THE 76-year-old told The Sun: “I’ve got a company in Colombia who want me to donate sperm to impregnate high-class Colombian women because they say, ‘why go to Elon when they can go to the actual person who created Elon?’.”
Errol Musk recently revealed he had a second child with his 35-year-old stepdaughter.
The father of the world’s richest man has previously said “the only thing we are on Earth for is to reproduce” and that he would be keen to have more kids.
“If I could have another child I would. I can’t see any reason not to,” the elder Musk said, adding that if he’d thought about it “Elon or Kimbal wouldn’t exist.”
The South African told The Sun he was not offered payment to become a sperm donor, “but they have offered me first-class travel and five-star hotel accommodation and all that sort of stuff.”
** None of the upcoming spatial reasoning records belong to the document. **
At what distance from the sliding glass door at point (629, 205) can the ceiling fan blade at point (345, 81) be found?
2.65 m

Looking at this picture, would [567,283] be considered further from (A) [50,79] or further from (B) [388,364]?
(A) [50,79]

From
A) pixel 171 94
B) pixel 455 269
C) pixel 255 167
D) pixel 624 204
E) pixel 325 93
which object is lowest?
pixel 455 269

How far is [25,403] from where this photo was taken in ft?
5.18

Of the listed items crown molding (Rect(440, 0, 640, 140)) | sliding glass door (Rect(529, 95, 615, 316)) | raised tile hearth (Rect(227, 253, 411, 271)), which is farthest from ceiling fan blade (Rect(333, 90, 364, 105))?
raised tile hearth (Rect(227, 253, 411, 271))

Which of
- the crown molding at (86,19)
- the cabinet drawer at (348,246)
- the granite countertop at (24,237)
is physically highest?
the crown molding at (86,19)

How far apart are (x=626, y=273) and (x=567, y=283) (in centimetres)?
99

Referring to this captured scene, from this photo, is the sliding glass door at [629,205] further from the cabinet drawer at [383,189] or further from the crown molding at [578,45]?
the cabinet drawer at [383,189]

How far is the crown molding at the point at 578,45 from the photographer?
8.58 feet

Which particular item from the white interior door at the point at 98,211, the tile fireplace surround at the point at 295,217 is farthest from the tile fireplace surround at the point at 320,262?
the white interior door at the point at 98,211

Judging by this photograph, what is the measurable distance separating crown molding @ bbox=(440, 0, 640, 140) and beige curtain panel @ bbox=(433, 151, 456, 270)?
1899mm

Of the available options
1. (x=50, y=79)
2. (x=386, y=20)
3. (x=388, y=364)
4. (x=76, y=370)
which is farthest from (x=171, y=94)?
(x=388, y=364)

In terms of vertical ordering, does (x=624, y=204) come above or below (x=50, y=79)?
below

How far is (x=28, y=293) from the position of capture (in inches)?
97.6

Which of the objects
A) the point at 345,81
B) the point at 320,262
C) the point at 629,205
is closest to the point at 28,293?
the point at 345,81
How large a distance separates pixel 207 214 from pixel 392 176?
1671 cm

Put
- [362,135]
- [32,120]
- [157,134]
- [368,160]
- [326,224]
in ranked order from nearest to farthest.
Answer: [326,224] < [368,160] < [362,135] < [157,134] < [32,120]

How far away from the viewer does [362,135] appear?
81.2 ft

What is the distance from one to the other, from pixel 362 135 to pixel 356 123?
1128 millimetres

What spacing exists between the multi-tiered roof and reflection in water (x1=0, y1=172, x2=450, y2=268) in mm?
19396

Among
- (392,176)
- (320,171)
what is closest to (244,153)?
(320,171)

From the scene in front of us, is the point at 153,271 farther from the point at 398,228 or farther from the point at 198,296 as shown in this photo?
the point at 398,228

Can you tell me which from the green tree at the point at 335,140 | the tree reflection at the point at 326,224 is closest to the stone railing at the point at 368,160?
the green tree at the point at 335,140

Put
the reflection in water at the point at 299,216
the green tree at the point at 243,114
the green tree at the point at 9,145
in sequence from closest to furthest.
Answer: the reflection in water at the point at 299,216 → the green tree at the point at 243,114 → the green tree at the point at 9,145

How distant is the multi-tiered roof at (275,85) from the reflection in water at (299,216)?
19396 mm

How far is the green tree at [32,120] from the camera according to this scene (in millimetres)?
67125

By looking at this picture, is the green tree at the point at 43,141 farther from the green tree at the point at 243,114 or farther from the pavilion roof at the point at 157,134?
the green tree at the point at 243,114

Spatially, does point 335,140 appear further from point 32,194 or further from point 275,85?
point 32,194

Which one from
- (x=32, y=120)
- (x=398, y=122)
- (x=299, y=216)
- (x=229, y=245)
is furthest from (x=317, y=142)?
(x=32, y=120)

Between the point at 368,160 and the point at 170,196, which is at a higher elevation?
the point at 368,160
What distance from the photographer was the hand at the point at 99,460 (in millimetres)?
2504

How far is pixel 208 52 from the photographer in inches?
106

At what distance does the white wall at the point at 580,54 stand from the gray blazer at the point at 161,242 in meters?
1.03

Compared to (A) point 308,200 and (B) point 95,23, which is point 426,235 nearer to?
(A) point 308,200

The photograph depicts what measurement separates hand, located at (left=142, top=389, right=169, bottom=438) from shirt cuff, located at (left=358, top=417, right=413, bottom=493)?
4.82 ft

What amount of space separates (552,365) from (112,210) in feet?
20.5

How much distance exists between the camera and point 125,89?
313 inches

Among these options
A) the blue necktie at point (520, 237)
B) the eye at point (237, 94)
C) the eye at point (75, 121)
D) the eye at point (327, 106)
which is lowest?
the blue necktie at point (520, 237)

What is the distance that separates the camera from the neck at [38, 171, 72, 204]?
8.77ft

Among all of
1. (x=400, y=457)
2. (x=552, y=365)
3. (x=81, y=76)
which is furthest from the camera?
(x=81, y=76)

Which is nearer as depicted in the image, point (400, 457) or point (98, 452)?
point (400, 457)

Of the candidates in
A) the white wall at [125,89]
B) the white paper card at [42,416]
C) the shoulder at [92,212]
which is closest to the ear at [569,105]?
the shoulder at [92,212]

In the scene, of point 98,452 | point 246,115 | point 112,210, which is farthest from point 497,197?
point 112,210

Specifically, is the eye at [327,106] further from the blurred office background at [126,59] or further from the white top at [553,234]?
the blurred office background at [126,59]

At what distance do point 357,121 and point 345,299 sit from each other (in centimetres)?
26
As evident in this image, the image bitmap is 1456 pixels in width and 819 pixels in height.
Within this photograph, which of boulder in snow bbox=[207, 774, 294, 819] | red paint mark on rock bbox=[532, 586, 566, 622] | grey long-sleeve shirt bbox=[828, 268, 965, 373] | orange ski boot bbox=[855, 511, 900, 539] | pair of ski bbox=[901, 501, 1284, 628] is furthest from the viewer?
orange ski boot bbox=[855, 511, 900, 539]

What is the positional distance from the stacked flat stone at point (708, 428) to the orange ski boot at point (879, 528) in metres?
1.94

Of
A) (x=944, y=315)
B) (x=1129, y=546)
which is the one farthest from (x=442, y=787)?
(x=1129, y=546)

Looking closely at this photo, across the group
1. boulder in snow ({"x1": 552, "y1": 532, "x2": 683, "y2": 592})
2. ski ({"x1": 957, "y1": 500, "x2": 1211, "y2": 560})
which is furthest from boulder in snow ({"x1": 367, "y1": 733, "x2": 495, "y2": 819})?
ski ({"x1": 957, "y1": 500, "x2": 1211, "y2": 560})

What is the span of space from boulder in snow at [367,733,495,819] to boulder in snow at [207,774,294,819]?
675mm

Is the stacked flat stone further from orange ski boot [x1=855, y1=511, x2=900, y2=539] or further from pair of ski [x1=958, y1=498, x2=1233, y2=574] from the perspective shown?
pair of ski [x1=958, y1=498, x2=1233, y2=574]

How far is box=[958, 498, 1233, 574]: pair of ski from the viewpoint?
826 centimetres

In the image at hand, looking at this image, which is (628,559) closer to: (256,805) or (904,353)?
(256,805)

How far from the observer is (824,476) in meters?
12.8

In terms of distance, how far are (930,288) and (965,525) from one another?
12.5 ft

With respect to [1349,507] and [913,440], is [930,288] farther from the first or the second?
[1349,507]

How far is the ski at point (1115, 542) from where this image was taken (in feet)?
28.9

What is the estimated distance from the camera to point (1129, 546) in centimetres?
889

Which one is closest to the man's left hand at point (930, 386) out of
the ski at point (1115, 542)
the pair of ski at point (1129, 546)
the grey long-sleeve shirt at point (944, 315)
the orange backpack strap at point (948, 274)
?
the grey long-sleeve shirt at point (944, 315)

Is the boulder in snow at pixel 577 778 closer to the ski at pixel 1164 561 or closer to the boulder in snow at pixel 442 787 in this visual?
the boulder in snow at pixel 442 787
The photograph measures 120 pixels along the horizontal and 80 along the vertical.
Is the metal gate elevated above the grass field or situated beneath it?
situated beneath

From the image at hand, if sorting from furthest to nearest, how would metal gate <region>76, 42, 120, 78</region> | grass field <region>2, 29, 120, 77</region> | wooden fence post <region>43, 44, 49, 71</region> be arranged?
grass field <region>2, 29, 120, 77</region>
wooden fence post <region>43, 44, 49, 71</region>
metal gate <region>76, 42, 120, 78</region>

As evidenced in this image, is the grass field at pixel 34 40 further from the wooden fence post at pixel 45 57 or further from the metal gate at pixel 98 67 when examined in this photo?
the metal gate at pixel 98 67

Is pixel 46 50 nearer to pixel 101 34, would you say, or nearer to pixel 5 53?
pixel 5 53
Asked by the newspaper whether he might accept the offer, he replied: “Well, why not?”
Who is Errol Musk? What we know about Elon’s dad
According to his son, Errol Musk has a genius-level IQ and was reportedly the youngest person to become a qualified engineer in South Africa, according to a 2017 Rolling Stone profile.
The elder Musk made headlines in 2018 when it was revealed that he had a child with his then-30-year-old former stepdaughter, Jana Bezuidenhout, whom he’s known since she was 4 years old.
The father of the Tesla and SpaceX CEO shares similar views with his son despite the pair being estranged.
The tech billionaire previously said he was doing his best” to help the underpopulation crisis. A collapsing birth rate is the biggest danger civilization faces by far,” after Insider revealed he had twins with one of his top executives.
Elon Musk has repeatedly expressed concern about falling birth rates over the years. Last year, he tweeted that “civilization is going to crumble” if more children are not born.
The world’s population is rising at its slowest pace since 1950, having fallen under 1% in 2020, according to the United Nations. However, the UN expects the total to hit 8 billion in November, up from 1 billion in 1950 and hit 9.7 billion by 2050.